- Pasaje seleccionado:
* * * *
Desde la posesión de Duque, no sólo los acuerdos de paz, sino también la situación de derechos humanos en general, se ha visto en franco deterioro. Solamente en 2018 fueron asesinados 126 líderes sociales,1 y en lo que va corrido del 2019 han sido asesinados 29 líderes según Naciones Unidas.2 A pesar de la postura negacionista del gobierno nacional, con respecto a la naturaleza de estos asesinatos, la sistematicidad de los mismos se hace evidente, pues los perfiles de las víctimas son los de líderes comunitarios de zonas rurales, líderes indígenas, militantes de movimientos políticos, reclamantes de tierras o defensores de víctimas del paramilitarismo y la violencia estatal. El móvil político que alienta estos asesinatos pareciera ser el mismo: la exigencia del cumplimiento de derechos básicos, tan básicos como el derecho a la vida misma.

 

Estas cifras no contemplan los asesinatos de ex combatientes de las FARC, quienes en un acto de cumplimiento de lo pactado, dejaron las armas, esperando que el compromiso del Estado (no del gobierno), de dar plenas garantías para su inserción y cumplimiento de lo acordado fuera genuino. Sin embargo, el panorama para miles de ex combatientes parece desmoronarse, no sólo porque el nuevo gobierno desconoce los acuerdos de paz, o por lo menos partes esenciales de los mismos, sino además porque, tan sólo en el mes de abril, varios ex combatientes sufrieron ataques armados o fueron asesinados.

 

El primer caso es el de Carlos Enrique González y Sandra Pusaina, una pareja de ex combatientes, quienes el pasado 15 de abril, estaban visitando a su familia en el departamento de la Guajira (zona fronteriza con Venezuela) y fueron asaltados por un grupo de hombres armados no identificados. En el ataque resultó muerto el hijo de la pareja; Samuel David, quien tenía tan solo 7 meses de edad. El otro caso ocurrió el pasado 25 de abril en el departamento de Norte de Santander (zona fronteriza con Venezuela), cuando Dimar Torres, otro ex combatiente, fue interceptado por el ejército mientras se desplazaba por una carretera y fue brutalmente torturado y asesinado.

 

A pesar del carácter execrable de estos crímenes, porque no hay otro adjetivo para calificarlos, llama la atención no sólo el silencio del presidente Iván Duque y su gobierno, sino también la complicidad y el aval aparente de la sociedad colombiana en su conjunto. Contando el asesinato de Dimar, ya son 127 los ex guerrilleros que han sido asesinados desde que se firmaron los acuerdos de paz, y nadie se indigna. Tan cerca de Venezuela, pero tan lejos de tener la misma indignación que se tiene con lo que pasa en el vecino país.
* * * *
- Conjunto de tareas:
a - En el texto sobre los asesinatos de líderes sociales y ex combatientes en Colombia, ¿en qué departamento ocurrió el caso de Dimar Torres?
b - Prosigue el texto sobre los asesinatos de líderes sociales y ex combatientes en Colombia a partir de su última oración.
* * * *
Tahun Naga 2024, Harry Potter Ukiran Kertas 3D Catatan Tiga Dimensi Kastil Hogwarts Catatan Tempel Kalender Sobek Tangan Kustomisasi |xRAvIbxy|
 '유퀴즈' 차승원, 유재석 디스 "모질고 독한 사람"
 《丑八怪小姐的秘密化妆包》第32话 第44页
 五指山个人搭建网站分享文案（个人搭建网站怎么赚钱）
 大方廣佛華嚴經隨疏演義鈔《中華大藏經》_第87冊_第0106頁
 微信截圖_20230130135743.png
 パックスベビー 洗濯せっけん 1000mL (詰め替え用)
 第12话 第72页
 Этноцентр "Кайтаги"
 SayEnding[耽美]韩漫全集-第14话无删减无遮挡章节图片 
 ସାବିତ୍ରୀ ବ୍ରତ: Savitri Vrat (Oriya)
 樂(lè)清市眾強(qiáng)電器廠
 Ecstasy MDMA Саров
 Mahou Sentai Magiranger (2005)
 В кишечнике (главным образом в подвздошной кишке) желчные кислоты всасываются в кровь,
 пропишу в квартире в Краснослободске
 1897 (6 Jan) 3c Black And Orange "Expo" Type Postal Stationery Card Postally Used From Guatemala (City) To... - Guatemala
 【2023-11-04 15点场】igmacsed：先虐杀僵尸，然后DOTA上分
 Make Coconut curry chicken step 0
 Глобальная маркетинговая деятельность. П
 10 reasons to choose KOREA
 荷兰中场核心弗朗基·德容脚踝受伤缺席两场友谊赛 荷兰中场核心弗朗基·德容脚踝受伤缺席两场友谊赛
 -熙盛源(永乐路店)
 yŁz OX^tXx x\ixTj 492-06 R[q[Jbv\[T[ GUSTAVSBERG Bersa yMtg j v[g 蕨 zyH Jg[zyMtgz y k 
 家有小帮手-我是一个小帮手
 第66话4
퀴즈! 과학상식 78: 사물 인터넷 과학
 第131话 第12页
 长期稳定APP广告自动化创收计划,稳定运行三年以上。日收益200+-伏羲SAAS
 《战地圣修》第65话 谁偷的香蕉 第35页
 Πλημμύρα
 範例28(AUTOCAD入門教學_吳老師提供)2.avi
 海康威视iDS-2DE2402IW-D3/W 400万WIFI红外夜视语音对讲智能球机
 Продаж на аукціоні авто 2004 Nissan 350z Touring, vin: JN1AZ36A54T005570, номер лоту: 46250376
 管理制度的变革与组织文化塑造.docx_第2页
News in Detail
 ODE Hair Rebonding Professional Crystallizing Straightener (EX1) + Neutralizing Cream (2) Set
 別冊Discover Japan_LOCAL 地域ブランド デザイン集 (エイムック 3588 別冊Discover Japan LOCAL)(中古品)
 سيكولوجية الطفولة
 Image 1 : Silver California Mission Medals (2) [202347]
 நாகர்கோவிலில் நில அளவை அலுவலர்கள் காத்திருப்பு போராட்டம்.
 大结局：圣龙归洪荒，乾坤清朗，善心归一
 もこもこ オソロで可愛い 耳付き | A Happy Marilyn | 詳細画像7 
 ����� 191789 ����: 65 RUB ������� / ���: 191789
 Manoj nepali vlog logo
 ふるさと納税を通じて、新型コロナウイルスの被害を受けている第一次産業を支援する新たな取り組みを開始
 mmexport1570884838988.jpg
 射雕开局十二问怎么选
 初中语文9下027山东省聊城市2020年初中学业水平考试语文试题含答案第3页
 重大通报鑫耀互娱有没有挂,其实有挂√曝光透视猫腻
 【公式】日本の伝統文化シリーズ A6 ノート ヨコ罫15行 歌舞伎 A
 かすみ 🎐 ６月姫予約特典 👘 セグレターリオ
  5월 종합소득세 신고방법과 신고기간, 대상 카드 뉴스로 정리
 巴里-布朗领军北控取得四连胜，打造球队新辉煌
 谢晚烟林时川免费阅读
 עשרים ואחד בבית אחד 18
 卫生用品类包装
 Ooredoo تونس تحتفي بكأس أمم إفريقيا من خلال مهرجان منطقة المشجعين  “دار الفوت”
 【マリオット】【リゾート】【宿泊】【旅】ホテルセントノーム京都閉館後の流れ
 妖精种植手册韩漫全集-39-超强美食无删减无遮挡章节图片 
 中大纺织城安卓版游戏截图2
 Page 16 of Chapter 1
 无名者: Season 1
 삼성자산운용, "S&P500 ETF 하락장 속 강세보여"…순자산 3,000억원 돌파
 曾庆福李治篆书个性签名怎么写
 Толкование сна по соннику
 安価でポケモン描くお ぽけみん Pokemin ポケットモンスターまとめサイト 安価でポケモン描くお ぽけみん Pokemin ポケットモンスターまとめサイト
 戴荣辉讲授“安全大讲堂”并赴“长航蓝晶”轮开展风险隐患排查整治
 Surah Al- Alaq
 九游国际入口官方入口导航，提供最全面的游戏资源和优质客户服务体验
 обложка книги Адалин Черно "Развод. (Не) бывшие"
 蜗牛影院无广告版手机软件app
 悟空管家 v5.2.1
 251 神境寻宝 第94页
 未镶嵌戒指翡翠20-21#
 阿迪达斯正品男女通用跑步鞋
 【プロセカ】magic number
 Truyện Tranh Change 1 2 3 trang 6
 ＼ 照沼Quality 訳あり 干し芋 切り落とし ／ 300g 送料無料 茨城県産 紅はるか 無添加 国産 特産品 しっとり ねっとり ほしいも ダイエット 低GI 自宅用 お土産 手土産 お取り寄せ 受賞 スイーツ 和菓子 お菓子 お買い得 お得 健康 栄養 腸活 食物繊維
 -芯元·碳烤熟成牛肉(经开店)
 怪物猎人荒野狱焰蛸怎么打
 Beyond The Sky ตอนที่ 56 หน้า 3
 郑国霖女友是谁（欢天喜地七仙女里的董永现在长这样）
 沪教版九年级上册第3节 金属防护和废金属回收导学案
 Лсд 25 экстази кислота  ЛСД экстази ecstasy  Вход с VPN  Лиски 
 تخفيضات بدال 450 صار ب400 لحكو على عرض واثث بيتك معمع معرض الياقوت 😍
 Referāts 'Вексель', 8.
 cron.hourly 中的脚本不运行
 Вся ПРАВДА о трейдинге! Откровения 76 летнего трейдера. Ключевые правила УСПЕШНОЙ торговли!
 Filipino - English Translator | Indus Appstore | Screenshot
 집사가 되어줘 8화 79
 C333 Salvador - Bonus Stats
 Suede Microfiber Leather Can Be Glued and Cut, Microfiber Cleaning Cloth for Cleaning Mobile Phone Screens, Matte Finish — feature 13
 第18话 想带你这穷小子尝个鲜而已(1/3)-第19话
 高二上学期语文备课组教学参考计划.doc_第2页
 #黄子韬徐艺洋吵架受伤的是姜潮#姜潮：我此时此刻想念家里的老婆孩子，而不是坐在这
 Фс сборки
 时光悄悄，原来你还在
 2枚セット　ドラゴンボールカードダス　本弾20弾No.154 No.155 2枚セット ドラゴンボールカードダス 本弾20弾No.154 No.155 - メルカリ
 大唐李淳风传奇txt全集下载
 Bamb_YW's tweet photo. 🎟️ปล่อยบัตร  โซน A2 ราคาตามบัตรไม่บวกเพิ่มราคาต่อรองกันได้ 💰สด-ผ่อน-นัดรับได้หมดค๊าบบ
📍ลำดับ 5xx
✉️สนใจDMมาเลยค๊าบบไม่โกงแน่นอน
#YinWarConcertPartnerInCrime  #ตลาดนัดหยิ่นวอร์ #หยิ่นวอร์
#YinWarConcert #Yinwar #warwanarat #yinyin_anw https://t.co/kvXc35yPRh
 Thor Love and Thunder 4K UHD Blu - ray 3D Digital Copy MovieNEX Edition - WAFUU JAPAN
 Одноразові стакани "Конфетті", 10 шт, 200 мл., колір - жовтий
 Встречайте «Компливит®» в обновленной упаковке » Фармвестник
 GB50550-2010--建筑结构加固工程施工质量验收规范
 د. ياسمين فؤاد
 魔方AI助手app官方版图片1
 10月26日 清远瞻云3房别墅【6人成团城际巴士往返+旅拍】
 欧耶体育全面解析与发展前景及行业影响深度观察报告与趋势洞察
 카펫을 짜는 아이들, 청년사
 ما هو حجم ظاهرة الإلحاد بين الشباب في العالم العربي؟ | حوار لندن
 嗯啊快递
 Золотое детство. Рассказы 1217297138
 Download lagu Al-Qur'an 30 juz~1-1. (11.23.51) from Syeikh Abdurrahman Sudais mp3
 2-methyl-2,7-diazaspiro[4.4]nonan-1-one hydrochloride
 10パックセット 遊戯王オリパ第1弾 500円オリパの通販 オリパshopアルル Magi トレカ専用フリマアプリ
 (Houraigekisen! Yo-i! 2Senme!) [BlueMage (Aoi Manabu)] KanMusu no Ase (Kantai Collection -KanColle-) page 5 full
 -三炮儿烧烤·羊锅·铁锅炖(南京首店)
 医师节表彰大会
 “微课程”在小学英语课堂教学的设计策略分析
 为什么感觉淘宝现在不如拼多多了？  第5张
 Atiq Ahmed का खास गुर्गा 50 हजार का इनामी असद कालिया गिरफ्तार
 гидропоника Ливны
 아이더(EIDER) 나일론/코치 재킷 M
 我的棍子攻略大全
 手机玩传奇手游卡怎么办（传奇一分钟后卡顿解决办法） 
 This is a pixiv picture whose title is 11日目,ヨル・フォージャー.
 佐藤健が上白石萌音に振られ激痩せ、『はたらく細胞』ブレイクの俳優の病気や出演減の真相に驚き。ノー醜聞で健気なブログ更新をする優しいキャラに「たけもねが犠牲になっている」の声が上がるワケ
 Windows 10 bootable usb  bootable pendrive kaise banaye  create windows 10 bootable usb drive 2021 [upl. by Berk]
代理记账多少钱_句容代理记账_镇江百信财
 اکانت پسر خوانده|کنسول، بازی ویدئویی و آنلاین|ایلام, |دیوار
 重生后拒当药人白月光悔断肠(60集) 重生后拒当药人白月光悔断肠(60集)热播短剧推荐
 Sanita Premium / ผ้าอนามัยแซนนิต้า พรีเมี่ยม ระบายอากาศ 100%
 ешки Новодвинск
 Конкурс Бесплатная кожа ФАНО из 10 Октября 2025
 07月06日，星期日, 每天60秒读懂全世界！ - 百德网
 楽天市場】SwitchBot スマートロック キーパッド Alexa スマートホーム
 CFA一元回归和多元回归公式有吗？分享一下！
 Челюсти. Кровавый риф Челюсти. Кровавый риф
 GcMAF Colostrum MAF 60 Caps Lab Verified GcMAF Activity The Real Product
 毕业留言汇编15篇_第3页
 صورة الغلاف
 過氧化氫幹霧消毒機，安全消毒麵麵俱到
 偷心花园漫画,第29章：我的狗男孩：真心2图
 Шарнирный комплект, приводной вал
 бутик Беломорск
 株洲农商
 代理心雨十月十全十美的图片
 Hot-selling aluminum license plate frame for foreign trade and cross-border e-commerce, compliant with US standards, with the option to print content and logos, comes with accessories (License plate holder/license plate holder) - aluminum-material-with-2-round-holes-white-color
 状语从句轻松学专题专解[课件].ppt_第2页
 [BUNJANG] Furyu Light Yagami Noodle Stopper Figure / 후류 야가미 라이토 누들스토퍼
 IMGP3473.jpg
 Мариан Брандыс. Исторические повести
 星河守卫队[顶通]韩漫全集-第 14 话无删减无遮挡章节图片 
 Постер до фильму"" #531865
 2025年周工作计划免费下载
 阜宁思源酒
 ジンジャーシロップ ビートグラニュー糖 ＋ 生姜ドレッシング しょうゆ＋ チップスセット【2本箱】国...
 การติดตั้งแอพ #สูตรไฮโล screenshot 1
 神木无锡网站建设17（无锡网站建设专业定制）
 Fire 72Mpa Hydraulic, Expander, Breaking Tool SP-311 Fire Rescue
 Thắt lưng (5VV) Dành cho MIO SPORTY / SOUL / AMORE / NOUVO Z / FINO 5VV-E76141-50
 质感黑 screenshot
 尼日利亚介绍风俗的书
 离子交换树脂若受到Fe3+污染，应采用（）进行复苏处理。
* * * *
- Respuestas del ejercicio:
a - En el departamento de Norte de Santander.

b -
Pero la violencia política y su normalización no sólo se expresa en los asesinatos de civiles y ex combatientes, sino también en la aceptación de las maniobras institucionales, que utilizan los sectores más retardatarios para inhabilitar la participación política de la oposición. En el mismo mes de abril, dos parlamentarios de la oposición; el senador Antanas Mockus y la representante a la cámara Ángela María Robledo, ambos del Partido Verde, perdieron su curul en el congreso. Según un fallo del Consejo de Estado, Mockus habría violado la ley de garantías y Robledo habría incurrido en doble militancia, a pesar que su curul le fue asignada por lo establecido en el estatuto de oposición. Sobre este fallo, cabe resaltar dos hechos de suma relevancia: por un lado, ambos congresistas habían apoyado la candidatura de Gustavo Petro en las elecciones presidenciales del año pasado y, por otro, ambos congresistas fueron de los más exitosos en términos electorales. Mockus fue el segundo senador más votado con medio millón de votos, por lo que su destitución constituye un desconocimiento de una buena parte del electorado, mientras que Robledo, como fórmula vicepresidencial de Gustavo Petro, tenía un respaldo de 8 millones de votos del ballotage y el derecho a esa curul según el estatuto de la oposición.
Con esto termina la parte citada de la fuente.